Proteins play critically important roles in cells and can cause fatal problems if they are not properly made, functioning, or being degraded. In these cellular processes, chaperones are present to ensure there are no mistakes.

“Everyone knows what a chaperone is – imagine a school dance – they’re there to make sure everyone behaves. With proteins, the chaperones are there to shield the polypeptides and create an environment for the nascent chains to fold properly, and correctly interact with other proteins,” Freeman said. “Then, during their lifetime, when protein complexes must be disassembled, the chaperones come along and pull them apart – just like at the end of a school dance.”

Because of their importance, chaperones are some of the most conserved proteins, meaning they can be found in many lifeforms from bacteria to humans. Many of Freeman’s students are currently studying MCs in the budding yeast cell model; the conservation of these MCs means that their findings can be easily translated to human significance, including the understanding of the transition to cancerous states.

“The MC field likes to say that cancer cells have a chaperone addiction – we mean that cancer cells show a much higher level of MCs and rely on these high levels to be cancerous. We still don’t really know why there are these high levels, so we are still investigating and targeting them,” Freeman said.

In the past, researchers have attempted to use chaperones as a therapeutic target. A specific MC known as Hsp90 was targeted in cancer cells, and although some patients responded well to this treatment with reduced levels of Hsp90, results eventually showed a lack of improvement due to a heat shock response that raised Hsp90 back to cancerous levels.
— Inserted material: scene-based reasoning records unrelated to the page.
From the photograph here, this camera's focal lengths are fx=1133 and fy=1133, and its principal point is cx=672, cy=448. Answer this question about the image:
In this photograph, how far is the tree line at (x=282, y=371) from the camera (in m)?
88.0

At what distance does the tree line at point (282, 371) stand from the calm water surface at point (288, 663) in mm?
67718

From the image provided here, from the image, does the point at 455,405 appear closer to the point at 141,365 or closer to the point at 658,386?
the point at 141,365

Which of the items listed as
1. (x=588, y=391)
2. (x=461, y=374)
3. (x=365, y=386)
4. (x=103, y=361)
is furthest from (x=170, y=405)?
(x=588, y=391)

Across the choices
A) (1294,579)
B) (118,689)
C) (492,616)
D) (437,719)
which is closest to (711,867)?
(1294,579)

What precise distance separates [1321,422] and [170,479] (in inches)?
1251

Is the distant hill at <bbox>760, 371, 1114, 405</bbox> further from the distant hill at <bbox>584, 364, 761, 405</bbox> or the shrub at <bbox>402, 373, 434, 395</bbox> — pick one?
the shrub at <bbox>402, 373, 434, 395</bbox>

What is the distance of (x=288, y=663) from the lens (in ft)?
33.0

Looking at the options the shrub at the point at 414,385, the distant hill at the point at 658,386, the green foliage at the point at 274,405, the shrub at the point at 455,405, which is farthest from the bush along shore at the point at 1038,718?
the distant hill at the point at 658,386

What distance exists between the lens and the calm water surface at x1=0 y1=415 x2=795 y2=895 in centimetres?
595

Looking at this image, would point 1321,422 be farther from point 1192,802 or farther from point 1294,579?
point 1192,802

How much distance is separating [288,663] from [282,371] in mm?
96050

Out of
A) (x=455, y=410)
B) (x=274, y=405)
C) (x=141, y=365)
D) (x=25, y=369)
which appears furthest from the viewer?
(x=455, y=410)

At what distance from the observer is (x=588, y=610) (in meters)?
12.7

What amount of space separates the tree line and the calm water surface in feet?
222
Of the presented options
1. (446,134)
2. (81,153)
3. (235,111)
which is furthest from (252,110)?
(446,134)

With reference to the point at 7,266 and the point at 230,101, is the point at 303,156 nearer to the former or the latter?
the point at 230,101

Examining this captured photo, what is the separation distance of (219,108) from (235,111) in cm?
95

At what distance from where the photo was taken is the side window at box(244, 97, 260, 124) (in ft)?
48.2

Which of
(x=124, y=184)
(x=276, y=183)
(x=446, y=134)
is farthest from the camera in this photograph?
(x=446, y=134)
While these Hsp90 clinical trials could not shrink tumors, they were able to stop tumor growth for several months to years in some patients. Other studies have capitalized on the large number of Hsp90 on the surface of cancer cells to improve tumor detection and visibility of tumor margins in the operating room by developing fluorescent labels that attach to Hsp90.

“My lab is also studying how Hsp90 affects normal cell pathways and how it might reorganize genomes,” Freeman said. “We know that in cancer biology, genomes are greatly manipulated in terms of position and movement, and MCs play a huge role in genome stability. So, we think this type of work will be very impactful for cancer studies in the future.”

These chaperone studies and discoveries are applicable to a wide variety of cancers and other diseases, including tropical diseases. With elevated levels across many disease states, it can be very difficult to identify the specific role that each MC plays and to develop therapeutics to target them.

However, Freeman’s lab hopes to reintroduce MCs – and Hsp90 in particular – as a therapeutic target for cancer patients. Although the first clinical studies were unsuccessful, Freeman believes that the research community has a better understanding of the roles and processes of molecular chaperones, and looks forward to witnessing new studies that develop therapeutics targeting Hsp90 and other chaperones.

Freeman was recently named a 2021 Fellow of the American Association for the Advancement of Science (AAAS) for his exceptional work in the field of molecular chaperones (MCs).